Тепло еще не привычное - весна только нарождалась - размягчило, образ Дурасникова заплясал в прогретой дымке, вытеснился ветвями деревьев со взбухшими почками. Ярмарка гомонила, околдовывала. У бабки, напоминающей сморщенный гриб в низко повязанном платке, Апраксин купил полкило малосольных огурцов в пластиковом пакете и, разгрызая пупырчатый овощ, двинул к дому, оглядывая просыпающиеся деревья и только изредка подумывая о Фердуевой и квартире, обращенной в крепость.
Почуваев так и прилип к сейфу. Намертво, будто приварили пряжку армейского пояса к поверхности несгораемого шкафа. Человек на лестнице-трапе замер, подвал смолк, и только напряжение двоих, неожиданно встретившихся, могло вот-вот с треском разрядиться голубыми искрами.
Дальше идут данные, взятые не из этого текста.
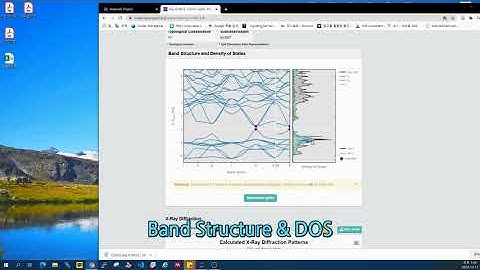 Materials Project  & Pymatgen - 2. ResultTable & Other Utilties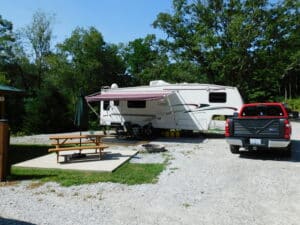 Drop by and say "Hi" to Howard & Barbara, your campground hosts. RV Parks in Franklin NC.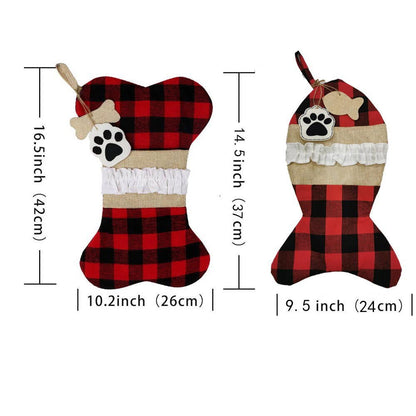 Christmas Pet Stockings - JDrop.Shop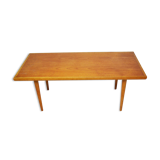 Table basse en teck Suède années 1970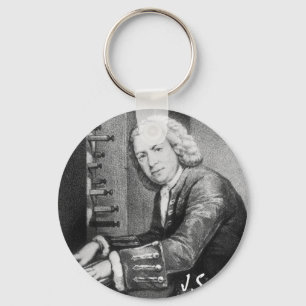Chaveiro Material de Johann Sebastian Bach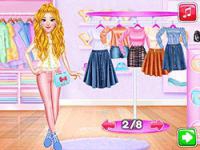 Jeu mobile Paris princess shopping spree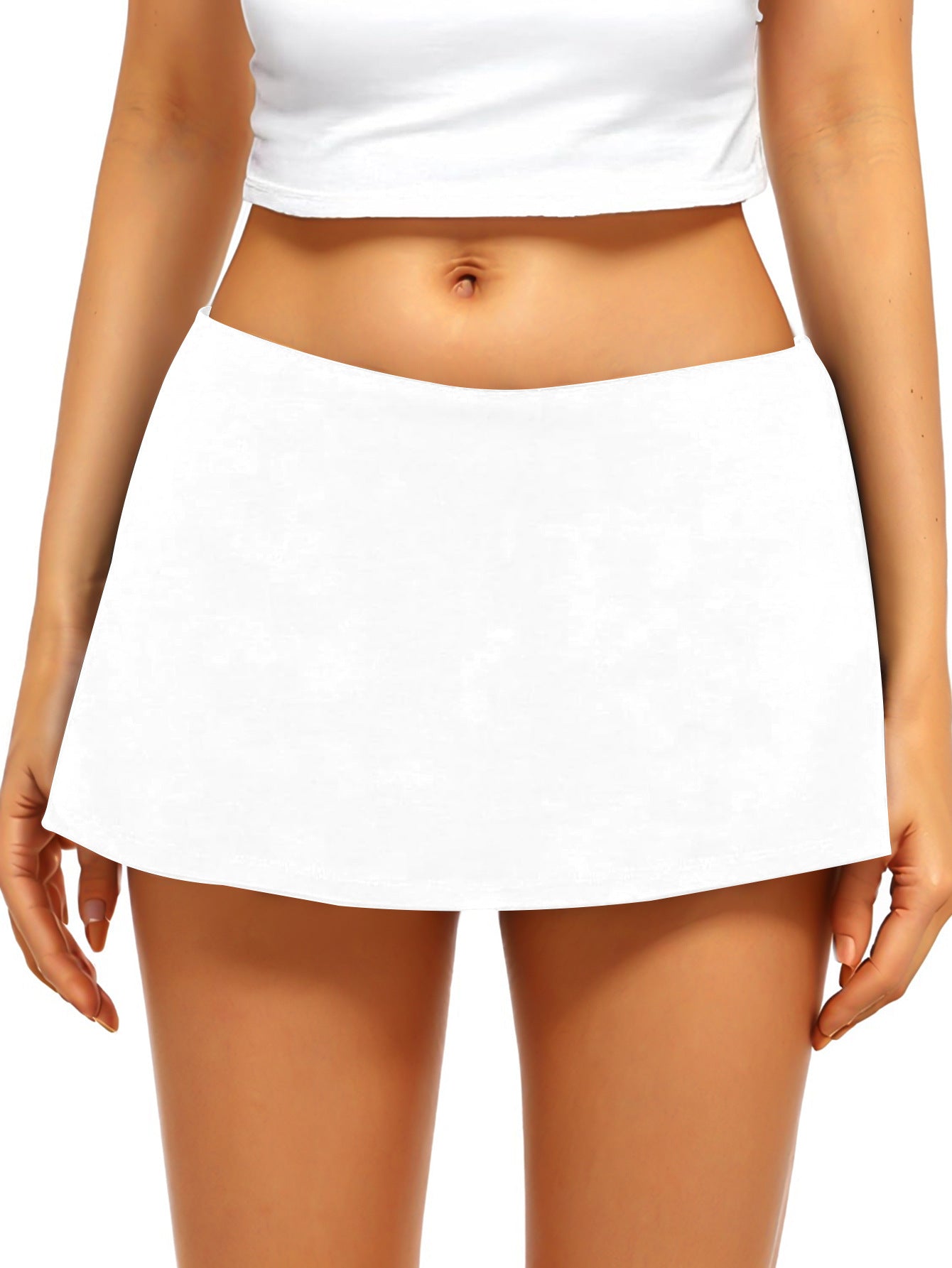 Damen Sportrock mit hoher Elastizität, S–XL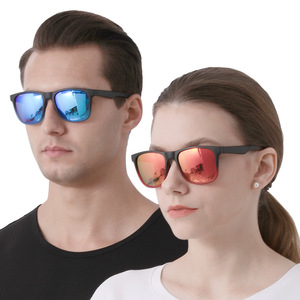Lunettes de soleil polarisées pour le sport, monture noire, lentilles TAC, protection UV400, pour le cyclisme en plein air, la pêche, protection solaire classe 2 - Product Image 2
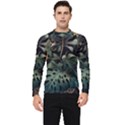 Tropical Leaves Leaf Foliage Monstera Nature Home Men s Long Sleeve Rash Guard View1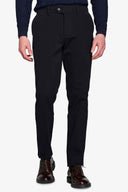 Pantalone chino gabardina blu-Dan John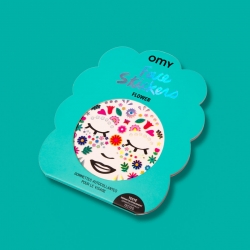 Face stickers / Flowers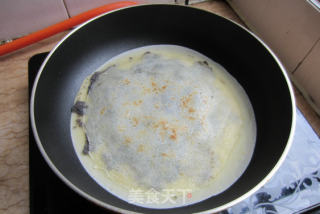 花生芝麻馅煎饼的做法步骤：9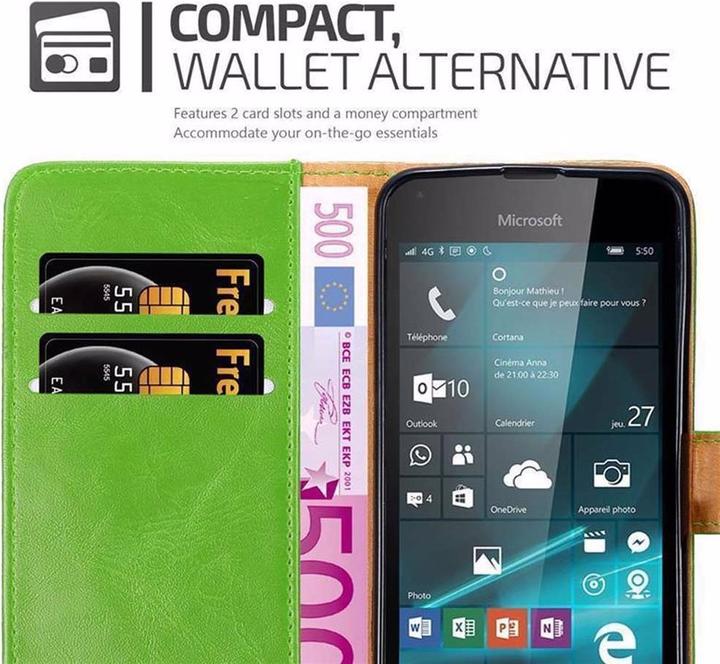 Productafbeelding Cadorabo Boek Luxe Omslag (Microsoft Lumia 550)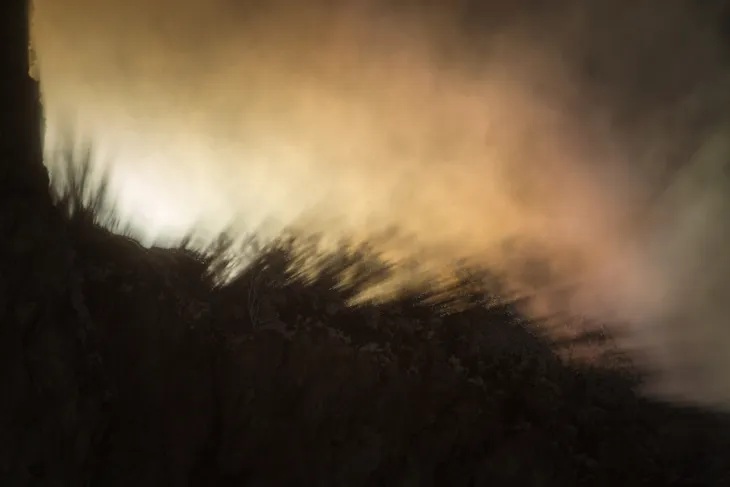 Ombres portées sur crête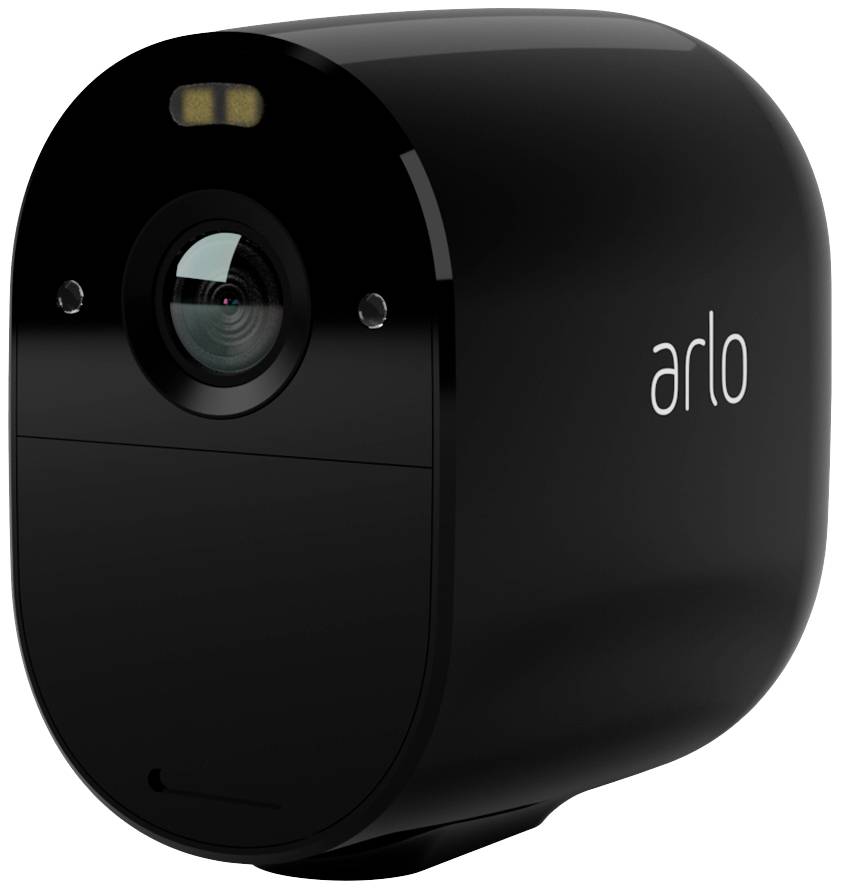 ARLO SPOTLIGHT CAMERA 1-PACK BLK VMC2030B-100EUS Wi-Fi IP-Caméra de surveillanceavec 1 caméra1920 x 1080 pixels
Почуваев не робкого десятка, к тому же успел переворошить в мозгу немало в эту липко тягучую минуту: ему ничего вроде не грозило. Страх навалился неведомо откуда - обстановка затхлого подземелья способствовала, а если вдуматься?.. Почуваев не крадет сейчас, не зарится на чужое, не пойман с казенным добром в обнимку или за пазухой. Разве недопустимо после службы рачительному человеку проверить, что да как в его владениях? Хорошо, что не успел еще сейф оттащить и обнажить потайную дверь отставник сильно надеялся, что его секрет никому не известен, значит он поднесет его Фердуевой на блюдечке, потупив смиренно взор и точно зная, что добрые дела, попахивающие прибытком, Фердуева без воздаяния не оставляет.
Почуваев прижал кулаки к груди, резко обернулся.
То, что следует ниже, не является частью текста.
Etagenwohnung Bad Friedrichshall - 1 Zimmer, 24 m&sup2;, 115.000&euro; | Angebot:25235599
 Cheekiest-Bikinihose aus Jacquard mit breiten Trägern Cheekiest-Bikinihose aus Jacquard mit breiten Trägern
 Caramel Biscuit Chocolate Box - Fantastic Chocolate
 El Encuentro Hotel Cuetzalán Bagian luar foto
На лестнице карикатурным фитилем высился Васька Помреж и скалил в ухмылке лошадиные зубы.
Почуваев стряхнул страх, вытер платком опасения, проступившие на лбу потом, вперился в Помрежа.
Васька выписывал пальцем кренделя на запыленных перильцах, не намериваясь нарушать тишину.
- В молчанку играем? - не вытерпел отставник.
Васька спустился с лестницы, вплотную притиснулся к Почуваеву, дотронулся до сейфа.
Знает ирод, ужаснулся Почуваев, знает мой секрет липовый, ишь как оглаживает сейф, будто шепелявит смешливо: что ж ты, дядя, от собрата по трудам утайку имеешь? Нехорошо! Не по-христиански! Делиться надобно и радостями, и печалями... последними не обязательно, а первенькими, ох, как желательно...
Почуваев онемел. Васька Помреж гладил сейф проникновенно, как мать давно утерянного и вновь обретенного сына, как юное создание любимого, как умирающий руку провожающего в последний путь.
Стервец! Мысли Почуваева метались потревоженной вороньей стаей, разрывали на части, то придавали решимости, то обескураживали, лишали воли.